Es todo muy raro. Desde hace algunas
semanas mis gustos y aficiones están cambiando de manera precipitada. Mi
interés por el ajedrez ha decaído y no me apetece escuchar a Keith Jarrett, a
quien adoro –o adoraba-. Sin embargo, me sorprendo deteniéndome frente a
tiendas de mascotas, a las que siempre he ignorado, y en las librerías, una
fuerza interior me empuja a ojear libros de viajes por Asia y lugares exóticos,
en vez de las novelas americanas que ahora me seducen con impulso decreciente.
Estoy realmente confuso. En las
últimas semanas me ha dado por vestirme y peinarme de manera distinta, por
cambiar de lugar los objetos de mi casa: el sofá, la mesa y un par de cuadros a
los que cada vez encuentro menos sugerentes. Me apetece comer más vegetariano,
y desayuno té en vez de café. El vino me da ahora dolor de cabeza, y, para mi asombro,
empieza a interesarme la tónica y la fanta de limón. Sufro menos cuando pierde
el Madrid y me está dando por escuchar M80. Es de locos.

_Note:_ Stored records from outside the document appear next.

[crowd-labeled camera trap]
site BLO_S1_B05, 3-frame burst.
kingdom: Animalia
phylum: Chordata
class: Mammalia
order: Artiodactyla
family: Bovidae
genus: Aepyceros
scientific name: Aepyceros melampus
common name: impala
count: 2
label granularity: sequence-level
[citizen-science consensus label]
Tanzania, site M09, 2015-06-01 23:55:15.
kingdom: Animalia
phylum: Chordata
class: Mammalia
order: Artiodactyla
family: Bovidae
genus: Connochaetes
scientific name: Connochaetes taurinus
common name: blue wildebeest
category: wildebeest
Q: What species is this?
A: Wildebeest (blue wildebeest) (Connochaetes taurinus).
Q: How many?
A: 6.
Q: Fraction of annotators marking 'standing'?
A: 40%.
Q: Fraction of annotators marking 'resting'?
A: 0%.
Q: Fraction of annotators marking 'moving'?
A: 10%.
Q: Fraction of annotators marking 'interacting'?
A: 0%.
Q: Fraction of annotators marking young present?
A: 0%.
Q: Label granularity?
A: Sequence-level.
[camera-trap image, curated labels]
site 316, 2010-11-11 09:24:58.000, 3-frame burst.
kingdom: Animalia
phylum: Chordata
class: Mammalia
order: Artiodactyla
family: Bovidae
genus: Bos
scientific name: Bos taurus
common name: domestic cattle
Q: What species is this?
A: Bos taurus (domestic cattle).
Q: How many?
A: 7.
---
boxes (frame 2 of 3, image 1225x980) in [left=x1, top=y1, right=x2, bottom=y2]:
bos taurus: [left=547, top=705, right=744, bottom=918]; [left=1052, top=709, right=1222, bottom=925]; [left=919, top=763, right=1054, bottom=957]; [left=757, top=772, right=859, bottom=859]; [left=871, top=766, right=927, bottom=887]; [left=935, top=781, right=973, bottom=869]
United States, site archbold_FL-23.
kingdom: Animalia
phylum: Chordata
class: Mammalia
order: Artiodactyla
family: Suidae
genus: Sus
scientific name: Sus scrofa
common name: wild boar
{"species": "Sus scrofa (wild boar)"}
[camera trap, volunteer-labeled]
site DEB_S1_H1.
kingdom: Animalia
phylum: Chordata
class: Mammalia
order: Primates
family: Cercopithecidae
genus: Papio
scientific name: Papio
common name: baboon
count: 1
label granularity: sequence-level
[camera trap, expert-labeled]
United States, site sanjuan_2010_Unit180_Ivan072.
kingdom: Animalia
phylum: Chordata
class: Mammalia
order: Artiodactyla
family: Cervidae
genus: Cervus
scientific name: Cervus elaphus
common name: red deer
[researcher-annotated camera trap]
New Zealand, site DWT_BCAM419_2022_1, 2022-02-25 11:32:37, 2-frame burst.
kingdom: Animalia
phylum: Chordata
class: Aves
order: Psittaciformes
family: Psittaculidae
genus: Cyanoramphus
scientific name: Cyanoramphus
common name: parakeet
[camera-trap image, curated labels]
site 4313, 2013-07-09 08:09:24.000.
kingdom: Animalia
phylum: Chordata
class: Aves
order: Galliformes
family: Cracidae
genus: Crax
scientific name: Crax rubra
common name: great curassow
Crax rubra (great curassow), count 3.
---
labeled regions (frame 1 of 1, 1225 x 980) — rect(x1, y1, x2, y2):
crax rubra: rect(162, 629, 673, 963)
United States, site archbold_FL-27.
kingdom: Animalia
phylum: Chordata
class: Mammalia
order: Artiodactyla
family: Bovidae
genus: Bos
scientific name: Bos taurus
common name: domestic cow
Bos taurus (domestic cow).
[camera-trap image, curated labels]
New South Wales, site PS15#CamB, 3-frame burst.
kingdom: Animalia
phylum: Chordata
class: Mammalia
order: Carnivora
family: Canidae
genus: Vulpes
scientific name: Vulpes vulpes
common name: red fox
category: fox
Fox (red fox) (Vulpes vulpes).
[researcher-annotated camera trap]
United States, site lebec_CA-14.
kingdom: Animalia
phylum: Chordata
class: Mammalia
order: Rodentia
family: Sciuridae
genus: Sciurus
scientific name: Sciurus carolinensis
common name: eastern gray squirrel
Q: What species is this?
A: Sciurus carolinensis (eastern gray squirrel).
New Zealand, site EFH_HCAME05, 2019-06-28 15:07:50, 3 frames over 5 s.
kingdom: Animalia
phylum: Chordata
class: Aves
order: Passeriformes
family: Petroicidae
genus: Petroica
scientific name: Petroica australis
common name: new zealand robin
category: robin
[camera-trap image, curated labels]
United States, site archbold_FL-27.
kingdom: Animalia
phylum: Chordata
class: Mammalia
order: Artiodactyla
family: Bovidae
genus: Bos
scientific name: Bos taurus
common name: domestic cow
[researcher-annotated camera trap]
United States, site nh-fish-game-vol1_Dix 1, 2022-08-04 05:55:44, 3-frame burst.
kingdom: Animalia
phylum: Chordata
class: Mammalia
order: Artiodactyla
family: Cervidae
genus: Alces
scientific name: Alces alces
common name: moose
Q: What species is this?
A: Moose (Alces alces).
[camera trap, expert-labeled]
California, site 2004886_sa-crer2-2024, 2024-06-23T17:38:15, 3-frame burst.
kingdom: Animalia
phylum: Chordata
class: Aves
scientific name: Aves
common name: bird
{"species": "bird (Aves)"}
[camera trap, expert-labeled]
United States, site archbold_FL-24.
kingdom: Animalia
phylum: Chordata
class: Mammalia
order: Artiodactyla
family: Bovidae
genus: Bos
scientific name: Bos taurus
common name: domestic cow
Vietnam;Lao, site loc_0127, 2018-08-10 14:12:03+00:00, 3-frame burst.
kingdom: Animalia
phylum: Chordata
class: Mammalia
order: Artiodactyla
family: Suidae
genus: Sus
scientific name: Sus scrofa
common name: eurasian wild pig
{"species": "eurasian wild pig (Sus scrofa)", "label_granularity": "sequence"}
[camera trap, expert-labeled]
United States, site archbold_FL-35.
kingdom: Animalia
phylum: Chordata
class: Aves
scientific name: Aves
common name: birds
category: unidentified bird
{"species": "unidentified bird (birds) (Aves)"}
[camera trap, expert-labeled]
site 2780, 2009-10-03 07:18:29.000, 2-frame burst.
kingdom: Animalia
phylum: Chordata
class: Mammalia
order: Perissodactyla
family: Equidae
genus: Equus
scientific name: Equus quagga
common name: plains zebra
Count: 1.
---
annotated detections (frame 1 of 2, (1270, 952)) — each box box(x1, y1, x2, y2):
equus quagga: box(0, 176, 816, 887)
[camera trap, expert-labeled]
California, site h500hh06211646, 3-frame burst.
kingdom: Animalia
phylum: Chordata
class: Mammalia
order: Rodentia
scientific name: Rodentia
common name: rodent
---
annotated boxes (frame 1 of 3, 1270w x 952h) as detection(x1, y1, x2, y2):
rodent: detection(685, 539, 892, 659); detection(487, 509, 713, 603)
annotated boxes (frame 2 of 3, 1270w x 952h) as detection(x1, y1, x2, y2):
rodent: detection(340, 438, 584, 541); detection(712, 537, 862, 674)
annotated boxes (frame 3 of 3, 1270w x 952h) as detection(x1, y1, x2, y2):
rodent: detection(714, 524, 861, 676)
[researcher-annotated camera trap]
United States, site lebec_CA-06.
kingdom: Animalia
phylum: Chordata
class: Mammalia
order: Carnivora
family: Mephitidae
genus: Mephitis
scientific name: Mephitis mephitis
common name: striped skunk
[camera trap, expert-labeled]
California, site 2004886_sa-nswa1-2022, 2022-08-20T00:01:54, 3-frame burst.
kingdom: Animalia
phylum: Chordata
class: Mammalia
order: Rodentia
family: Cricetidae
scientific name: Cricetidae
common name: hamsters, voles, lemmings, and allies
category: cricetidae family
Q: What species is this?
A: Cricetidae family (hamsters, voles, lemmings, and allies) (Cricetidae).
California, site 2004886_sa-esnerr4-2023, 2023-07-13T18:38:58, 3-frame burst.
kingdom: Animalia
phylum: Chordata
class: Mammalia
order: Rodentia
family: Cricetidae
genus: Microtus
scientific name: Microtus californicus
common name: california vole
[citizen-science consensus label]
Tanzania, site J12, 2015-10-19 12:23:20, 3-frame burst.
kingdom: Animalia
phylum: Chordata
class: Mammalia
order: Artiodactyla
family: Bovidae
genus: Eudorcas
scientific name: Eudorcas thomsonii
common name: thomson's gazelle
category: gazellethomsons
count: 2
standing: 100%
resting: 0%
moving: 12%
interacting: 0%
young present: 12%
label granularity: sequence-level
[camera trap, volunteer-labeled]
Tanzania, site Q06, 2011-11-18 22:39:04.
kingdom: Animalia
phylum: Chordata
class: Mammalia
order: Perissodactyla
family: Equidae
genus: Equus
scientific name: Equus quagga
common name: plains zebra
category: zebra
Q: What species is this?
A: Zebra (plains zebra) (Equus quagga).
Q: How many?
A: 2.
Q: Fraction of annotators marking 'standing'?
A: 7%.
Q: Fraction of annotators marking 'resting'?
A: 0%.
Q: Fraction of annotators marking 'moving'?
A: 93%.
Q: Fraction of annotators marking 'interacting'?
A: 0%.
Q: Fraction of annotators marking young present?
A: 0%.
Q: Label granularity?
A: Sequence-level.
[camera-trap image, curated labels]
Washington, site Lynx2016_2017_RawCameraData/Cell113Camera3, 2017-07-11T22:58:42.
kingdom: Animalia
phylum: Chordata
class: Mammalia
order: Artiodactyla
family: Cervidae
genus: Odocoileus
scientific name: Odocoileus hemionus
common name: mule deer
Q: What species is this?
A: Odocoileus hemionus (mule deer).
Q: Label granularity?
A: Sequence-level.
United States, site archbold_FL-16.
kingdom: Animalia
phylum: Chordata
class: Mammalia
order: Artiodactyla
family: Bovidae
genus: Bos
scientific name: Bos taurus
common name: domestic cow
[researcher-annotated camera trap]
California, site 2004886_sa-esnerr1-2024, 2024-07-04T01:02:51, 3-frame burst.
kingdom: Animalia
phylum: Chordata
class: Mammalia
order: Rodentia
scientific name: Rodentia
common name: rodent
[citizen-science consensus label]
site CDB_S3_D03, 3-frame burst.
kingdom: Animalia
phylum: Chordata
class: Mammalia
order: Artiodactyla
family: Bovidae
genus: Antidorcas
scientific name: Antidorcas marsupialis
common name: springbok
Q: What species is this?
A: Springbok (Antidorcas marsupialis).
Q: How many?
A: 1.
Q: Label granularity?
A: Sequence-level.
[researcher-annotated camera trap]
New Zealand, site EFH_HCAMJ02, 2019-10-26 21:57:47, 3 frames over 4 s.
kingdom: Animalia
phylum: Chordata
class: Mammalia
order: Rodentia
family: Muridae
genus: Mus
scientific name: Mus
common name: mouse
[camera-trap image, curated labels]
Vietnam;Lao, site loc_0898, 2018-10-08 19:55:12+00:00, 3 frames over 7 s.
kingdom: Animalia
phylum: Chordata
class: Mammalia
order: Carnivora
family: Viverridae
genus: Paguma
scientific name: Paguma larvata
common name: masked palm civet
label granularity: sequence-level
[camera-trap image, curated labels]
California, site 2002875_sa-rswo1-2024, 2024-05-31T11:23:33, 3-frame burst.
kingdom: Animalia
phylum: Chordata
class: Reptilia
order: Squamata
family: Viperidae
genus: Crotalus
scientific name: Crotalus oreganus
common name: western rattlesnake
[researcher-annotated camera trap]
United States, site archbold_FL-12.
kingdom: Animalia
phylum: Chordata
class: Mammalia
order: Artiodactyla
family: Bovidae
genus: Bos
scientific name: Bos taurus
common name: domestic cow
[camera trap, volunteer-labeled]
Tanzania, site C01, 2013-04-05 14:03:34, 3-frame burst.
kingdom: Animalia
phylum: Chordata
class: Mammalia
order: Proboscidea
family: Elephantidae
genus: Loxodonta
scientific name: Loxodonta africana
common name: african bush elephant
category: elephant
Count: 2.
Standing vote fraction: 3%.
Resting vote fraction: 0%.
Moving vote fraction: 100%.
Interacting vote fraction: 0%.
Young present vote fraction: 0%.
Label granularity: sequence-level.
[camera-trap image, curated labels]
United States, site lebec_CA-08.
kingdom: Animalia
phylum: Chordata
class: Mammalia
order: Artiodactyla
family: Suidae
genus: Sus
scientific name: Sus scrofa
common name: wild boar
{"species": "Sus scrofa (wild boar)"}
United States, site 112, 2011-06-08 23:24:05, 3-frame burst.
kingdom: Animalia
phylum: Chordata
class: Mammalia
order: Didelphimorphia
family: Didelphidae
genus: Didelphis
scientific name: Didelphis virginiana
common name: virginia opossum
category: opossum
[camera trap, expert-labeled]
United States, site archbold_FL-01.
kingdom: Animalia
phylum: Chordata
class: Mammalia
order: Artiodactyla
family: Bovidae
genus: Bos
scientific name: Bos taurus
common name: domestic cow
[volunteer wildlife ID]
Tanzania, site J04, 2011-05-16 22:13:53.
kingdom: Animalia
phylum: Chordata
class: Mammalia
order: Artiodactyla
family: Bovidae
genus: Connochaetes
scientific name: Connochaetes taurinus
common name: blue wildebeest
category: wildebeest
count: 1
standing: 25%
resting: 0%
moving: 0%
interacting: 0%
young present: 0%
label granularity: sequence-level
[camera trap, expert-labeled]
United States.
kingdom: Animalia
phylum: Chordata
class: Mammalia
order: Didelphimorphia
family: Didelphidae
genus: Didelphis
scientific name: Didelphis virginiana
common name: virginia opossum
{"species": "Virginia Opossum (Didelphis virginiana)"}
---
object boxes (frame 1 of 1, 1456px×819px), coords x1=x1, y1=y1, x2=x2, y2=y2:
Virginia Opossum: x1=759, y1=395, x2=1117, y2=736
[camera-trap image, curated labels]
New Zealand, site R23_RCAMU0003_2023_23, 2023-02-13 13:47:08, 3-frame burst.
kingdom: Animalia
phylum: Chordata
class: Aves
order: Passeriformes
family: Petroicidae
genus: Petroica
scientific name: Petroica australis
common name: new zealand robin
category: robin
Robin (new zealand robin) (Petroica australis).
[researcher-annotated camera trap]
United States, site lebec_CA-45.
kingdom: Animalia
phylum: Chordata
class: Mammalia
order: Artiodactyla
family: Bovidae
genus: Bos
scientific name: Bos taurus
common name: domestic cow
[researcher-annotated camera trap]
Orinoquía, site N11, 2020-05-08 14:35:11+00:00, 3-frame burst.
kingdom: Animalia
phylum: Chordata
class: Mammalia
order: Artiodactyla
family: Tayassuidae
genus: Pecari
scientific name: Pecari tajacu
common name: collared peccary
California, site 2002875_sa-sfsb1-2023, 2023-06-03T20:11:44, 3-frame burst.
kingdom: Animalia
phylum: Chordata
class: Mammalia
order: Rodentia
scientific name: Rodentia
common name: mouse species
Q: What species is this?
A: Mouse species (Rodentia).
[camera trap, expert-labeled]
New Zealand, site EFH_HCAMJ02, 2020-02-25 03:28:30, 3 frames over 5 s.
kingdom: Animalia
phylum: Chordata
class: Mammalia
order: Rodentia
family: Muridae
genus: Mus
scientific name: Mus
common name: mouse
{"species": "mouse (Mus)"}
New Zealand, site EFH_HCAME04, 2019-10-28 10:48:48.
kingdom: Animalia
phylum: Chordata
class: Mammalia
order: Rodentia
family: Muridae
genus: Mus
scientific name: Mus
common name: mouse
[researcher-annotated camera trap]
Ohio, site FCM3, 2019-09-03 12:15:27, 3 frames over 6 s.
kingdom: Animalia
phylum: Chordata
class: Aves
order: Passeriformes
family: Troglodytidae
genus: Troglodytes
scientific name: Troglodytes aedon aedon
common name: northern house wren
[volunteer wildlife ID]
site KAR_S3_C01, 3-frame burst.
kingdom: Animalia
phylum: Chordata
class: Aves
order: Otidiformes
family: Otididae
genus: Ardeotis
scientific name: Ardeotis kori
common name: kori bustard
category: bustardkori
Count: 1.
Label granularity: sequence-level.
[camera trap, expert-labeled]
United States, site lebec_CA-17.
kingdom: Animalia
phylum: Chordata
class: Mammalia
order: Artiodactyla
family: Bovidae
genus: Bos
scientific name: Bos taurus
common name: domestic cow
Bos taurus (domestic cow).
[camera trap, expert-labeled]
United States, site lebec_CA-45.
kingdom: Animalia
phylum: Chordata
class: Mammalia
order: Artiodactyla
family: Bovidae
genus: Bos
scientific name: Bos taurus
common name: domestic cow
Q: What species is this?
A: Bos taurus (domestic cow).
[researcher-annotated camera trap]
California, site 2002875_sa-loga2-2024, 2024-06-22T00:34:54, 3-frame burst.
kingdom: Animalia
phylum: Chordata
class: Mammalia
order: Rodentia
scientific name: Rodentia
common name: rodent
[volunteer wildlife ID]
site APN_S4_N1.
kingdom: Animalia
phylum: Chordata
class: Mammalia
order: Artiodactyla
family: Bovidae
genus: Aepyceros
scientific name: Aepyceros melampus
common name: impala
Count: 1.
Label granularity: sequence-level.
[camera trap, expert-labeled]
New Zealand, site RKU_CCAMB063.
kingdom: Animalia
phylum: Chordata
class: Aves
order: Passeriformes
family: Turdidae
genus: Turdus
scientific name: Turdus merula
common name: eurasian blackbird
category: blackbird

Hace unos días, un joven me abordó
por la calle y se me puso a hablar como si me conociera desde la infancia. Nunca
antes lo había visto y no comprendí ni una palabra de lo que me decía, pero él
no dejó de contarme su vida –y un poco la mía- con absoluta complicidad. Hasta
me palmeó el hombro mientras se refería al lugar en que me compré mi abrigo, un
día que –según explicó- íbamos juntos camino de la casa de una tal Guadalupe.
No acertó en nada –creo yo-. Pero me limité a asentir a todo –por educación- y
al poco rato se despidió: “hasta otra, Arturo”, me dijo. Pero yo no me llamo
así.
Mi vida ha pasado a ser una obra
surrealista. Mis ambiciones cambiaron, y no sé cómo ni por qué. Busco otras
cosas. Mi trabajo me aburre y mis proyectos son nuevos. Mis sueños están
viviendo una revolución. Me refiero ya a los sueños de soñar, no a los de
dormir. Estoy viviendo un proceso de transformación hacia otra persona de la
que apenas sé nada. Pero siento que si me opongo, estaría traicionando un plan trazado
que ya es imposible alterar.
Hoy por la mañana me sonó el móvil.
¡Arturo! – me dijo una voz. No sabía quién era pero, por alguna razón, su tono
me resultaba cercano. Me preguntó si se mantenía en pié lo de ir la fiesta de
esta noche. Lo pasaremos bien, ¿quedamos donde siempre?- me preguntó. Bueno... no
sé... donde siempre no me viene bien –improvisé-... mejor quedemos en la Puerta del Reloj, junto al
metro –me lancé a sugerir a riesgo de decir un disparate-. La voz del otro lado
del teléfono estalló en risas: ¡claro! ¡donde siempre entonces!. ¿A las ocho,
ok?. Sí, a las ocho nos vemos.
Estoy preparándome para la fiesta (una
fiesta), pero no sé qué fiesta. Estoy frente al espejo. Me miro atentamente.
Soy yo, creo. Aunque me veo distinto. Tal vez sea el pelo, o la barba
incipiente que no me animo a quitarme desde hace días por sentirla cada vez más
propia. He dicho varias veces mi nombre en alto. Mi nombre. Soy yo. Pero en
realidad el nombre de Arturo no me suena menos familiar. Me pregunto si a estas
alturas seguiré teniendo el mismo apellido.
No me importa empezar una nueva
vida. No tiene porqué ser peor que la actual, la original –de la que cada vez me
siento más lejos-. Probemos. Lo que nunca imaginé es que todo empezaría por los
sueños. Me refiero ahora a los sueños que se tienen cuando se está durmiendo, no
a los sueños que se tienen cuando se está soñando.